Write out the records that appear below, verbatim and complete, but without pictures.
══ Information supplied
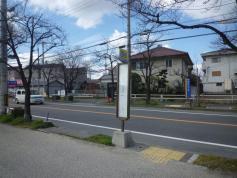 「稲葉町三丁目」バス停留所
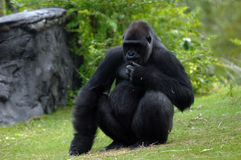 Silverback gorilla 02. A black silverback gorilla from Africa sits on the grass thinking Royalty Free Stock Photos
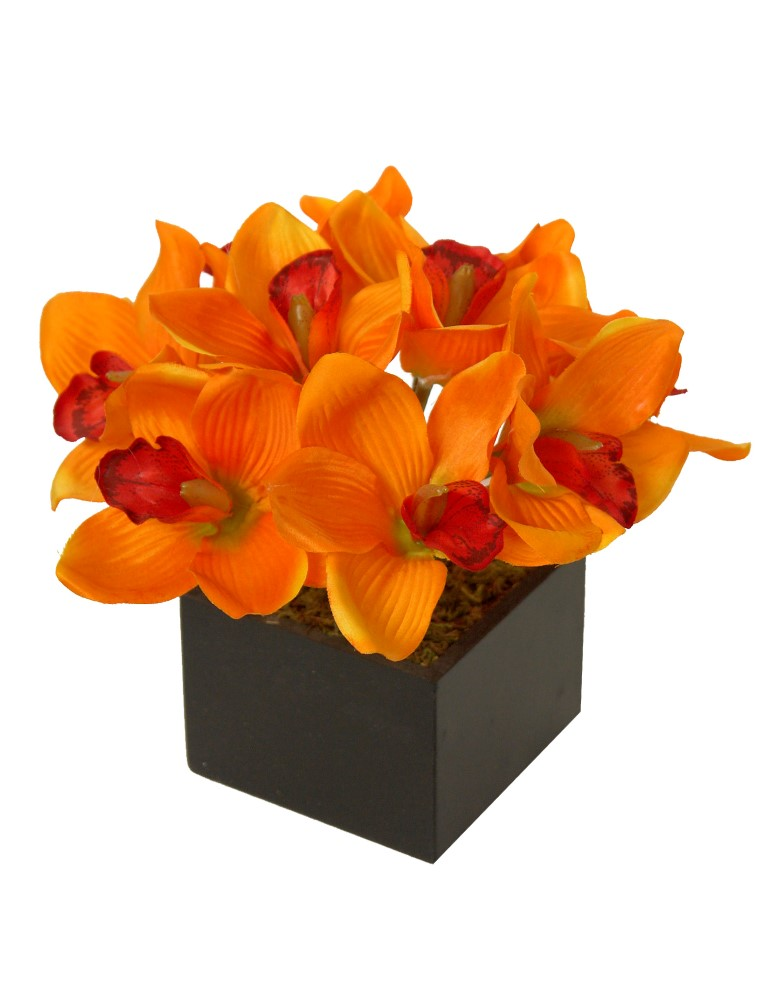 Black box Cimbidium naranja - 11x11x26cm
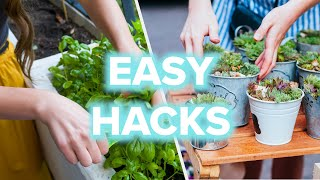 The Ultimate Guide To Growing Plants At Home
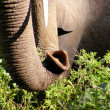 Stock Photo: Elephants in Tanzania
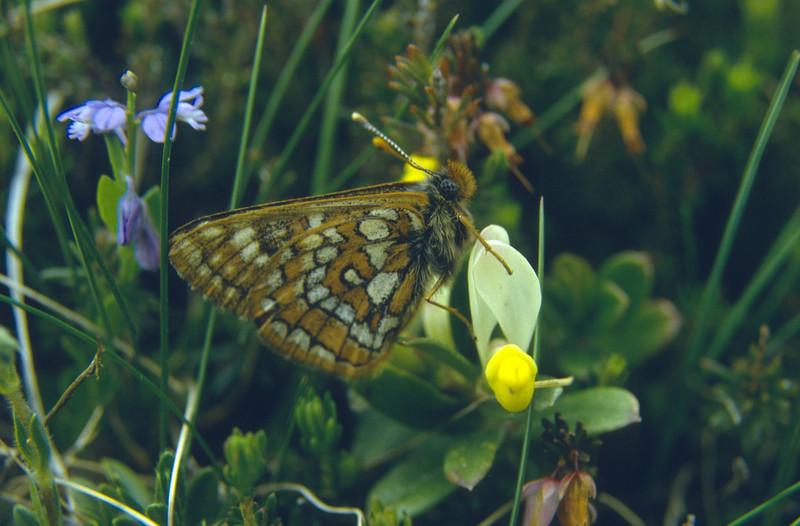 Polygala chamaebuxus and Melitaea spec. (Marangun 2194m. National Park)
════
## Reply to the task
 「稲葉町三丁目」バス停留所
 Silverback gorilla 02. A black silverback gorilla from Africa sits on the grass thinking Royalty Free Stock Photos
 Black box Cimbidium naranja - 11x11x26cm
 The Ultimate Guide To Growing Plants At Home
 Stock Photo: Elephants in Tanzania
 Polygala chamaebuxus and Melitaea spec. (Marangun 2194m. National Park)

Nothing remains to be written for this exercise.